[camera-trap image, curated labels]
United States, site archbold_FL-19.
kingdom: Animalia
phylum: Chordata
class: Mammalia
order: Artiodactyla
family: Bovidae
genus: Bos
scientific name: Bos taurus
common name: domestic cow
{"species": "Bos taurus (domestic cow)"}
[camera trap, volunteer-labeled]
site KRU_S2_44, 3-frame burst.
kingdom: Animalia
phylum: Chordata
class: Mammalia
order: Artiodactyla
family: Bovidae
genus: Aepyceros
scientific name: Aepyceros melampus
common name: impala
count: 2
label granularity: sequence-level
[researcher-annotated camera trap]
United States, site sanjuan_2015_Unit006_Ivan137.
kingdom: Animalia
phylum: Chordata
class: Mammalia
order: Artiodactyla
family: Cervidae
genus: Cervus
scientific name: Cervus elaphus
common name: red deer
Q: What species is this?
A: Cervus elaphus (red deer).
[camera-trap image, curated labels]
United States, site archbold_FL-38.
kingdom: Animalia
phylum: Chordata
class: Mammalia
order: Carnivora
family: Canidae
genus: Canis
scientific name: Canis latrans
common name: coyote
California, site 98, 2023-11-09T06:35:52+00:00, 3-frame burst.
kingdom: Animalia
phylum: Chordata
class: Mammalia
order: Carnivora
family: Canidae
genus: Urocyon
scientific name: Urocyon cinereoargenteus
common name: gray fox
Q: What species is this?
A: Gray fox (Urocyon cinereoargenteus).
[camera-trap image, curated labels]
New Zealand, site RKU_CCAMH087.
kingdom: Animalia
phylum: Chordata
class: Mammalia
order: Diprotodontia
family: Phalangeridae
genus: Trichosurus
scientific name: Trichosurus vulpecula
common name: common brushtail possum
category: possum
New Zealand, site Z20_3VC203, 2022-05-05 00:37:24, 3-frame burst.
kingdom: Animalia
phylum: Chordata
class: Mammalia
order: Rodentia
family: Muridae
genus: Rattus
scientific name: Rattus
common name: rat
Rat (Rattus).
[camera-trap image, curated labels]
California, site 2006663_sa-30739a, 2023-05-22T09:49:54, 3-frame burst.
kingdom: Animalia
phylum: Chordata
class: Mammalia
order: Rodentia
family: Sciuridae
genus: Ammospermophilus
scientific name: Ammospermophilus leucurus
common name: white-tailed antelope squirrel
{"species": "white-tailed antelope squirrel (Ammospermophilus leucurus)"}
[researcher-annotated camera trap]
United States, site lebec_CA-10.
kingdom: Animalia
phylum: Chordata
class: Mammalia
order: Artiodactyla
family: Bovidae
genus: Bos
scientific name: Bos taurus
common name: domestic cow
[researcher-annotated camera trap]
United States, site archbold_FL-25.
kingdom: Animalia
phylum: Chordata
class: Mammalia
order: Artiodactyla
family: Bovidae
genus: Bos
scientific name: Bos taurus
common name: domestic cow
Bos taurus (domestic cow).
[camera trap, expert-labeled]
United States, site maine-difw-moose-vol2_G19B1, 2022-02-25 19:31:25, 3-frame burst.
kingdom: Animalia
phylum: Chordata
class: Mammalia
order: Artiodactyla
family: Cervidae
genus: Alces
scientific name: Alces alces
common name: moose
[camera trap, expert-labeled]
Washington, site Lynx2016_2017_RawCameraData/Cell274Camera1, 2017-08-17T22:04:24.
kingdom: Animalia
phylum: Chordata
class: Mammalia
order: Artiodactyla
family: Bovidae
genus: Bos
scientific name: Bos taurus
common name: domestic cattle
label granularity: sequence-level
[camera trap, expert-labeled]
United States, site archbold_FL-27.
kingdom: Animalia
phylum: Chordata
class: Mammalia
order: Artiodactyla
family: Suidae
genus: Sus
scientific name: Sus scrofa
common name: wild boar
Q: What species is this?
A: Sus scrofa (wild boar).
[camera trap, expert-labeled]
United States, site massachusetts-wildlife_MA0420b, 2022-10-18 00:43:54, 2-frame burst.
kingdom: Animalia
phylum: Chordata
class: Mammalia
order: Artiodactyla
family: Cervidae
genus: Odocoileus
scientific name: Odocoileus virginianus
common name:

====

* [Your assignment]
Transcribe all of the records exactly.

* [Solution to the problem]
[camera-trap image, curated labels]
United States, site archbold_FL-19.
kingdom: Animalia
phylum: Chordata
class: Mammalia
order: Artiodactyla
family: Bovidae
genus: Bos
scientific name: Bos taurus
common name: domestic cow
{"species": "Bos taurus (domestic cow)"}
[camera trap, volunteer-labeled]
site KRU_S2_44, 3-frame burst.
kingdom: Animalia
phylum: Chordata
class: Mammalia
order: Artiodactyla
family: Bovidae
genus: Aepyceros
scientific name: Aepyceros melampus
common name: impala
count: 2
label granularity: sequence-level
[researcher-annotated camera trap]
United States, site sanjuan_2015_Unit006_Ivan137.
kingdom: Animalia
phylum: Chordata
class: Mammalia
order: Artiodactyla
family: Cervidae
genus: Cervus
scientific name: Cervus elaphus
common name: red deer
Q: What species is this?
A: Cervus elaphus (red deer).
[camera-trap image, curated labels]
United States, site archbold_FL-38.
kingdom: Animalia
phylum: Chordata
class: Mammalia
order: Carnivora
family: Canidae
genus: Canis
scientific name: Canis latrans
common name: coyote
California, site 98, 2023-11-09T06:35:52+00:00, 3-frame burst.
kingdom: Animalia
phylum: Chordata
class: Mammalia
order: Carnivora
family: Canidae
genus: Urocyon
scientific name: Urocyon cinereoargenteus
common name: gray fox
Q: What species is this?
A: Gray fox (Urocyon cinereoargenteus).
[camera-trap image, curated labels]
New Zealand, site RKU_CCAMH087.
kingdom: Animalia
phylum: Chordata
class: Mammalia
order: Diprotodontia
family: Phalangeridae
genus: Trichosurus
scientific name: Trichosurus vulpecula
common name: common brushtail possum
category: possum
New Zealand, site Z20_3VC203, 2022-05-05 00:37:24, 3-frame burst.
kingdom: Animalia
phylum: Chordata
class: Mammalia
order: Rodentia
family: Muridae
genus: Rattus
scientific name: Rattus
common name: rat
Rat (Rattus).
[camera-trap image, curated labels]
California, site 2006663_sa-30739a, 2023-05-22T09:49:54, 3-frame burst.
kingdom: Animalia
phylum: Chordata
class: Mammalia
order: Rodentia
family: Sciuridae
genus: Ammospermophilus
scientific name: Ammospermophilus leucurus
common name: white-tailed antelope squirrel
{"species": "white-tailed antelope squirrel (Ammospermophilus leucurus)"}
[researcher-annotated camera trap]
United States, site lebec_CA-10.
kingdom: Animalia
phylum: Chordata
class: Mammalia
order: Artiodactyla
family: Bovidae
genus: Bos
scientific name: Bos taurus
common name: domestic cow
[researcher-annotated camera trap]
United States, site archbold_FL-25.
kingdom: Animalia
phylum: Chordata
class: Mammalia
order: Artiodactyla
family: Bovidae
genus: Bos
scientific name: Bos taurus
common name: domestic cow
Bos taurus (domestic cow).
[camera trap, expert-labeled]
United States, site maine-difw-moose-vol2_G19B1, 2022-02-25 19:31:25, 3-frame burst.
kingdom: Animalia
phylum: Chordata
class: Mammalia
order: Artiodactyla
family: Cervidae
genus: Alces
scientific name: Alces alces
common name: moose
[camera trap, expert-labeled]
Washington, site Lynx2016_2017_RawCameraData/Cell274Camera1, 2017-08-17T22:04:24.
kingdom: Animalia
phylum: Chordata
class: Mammalia
order: Artiodactyla
family: Bovidae
genus: Bos
scientific name: Bos taurus
common name: domestic cattle
label granularity: sequence-level
[camera trap, expert-labeled]
United States, site archbold_FL-27.
kingdom: Animalia
phylum: Chordata
class: Mammalia
order: Artiodactyla
family: Suidae
genus: Sus
scientific name: Sus scrofa
common name: wild boar
Q: What species is this?
A: Sus scrofa (wild boar).
[camera trap, expert-labeled]
United States, site massachusetts-wildlife_MA0420b, 2022-10-18 00:43:54, 2-frame burst.
kingdom: Animalia
phylum: Chordata
class: Mammalia
order: Artiodactyla
family: Cervidae
genus: Odocoileus
scientific name: Odocoileus virginianus
common name:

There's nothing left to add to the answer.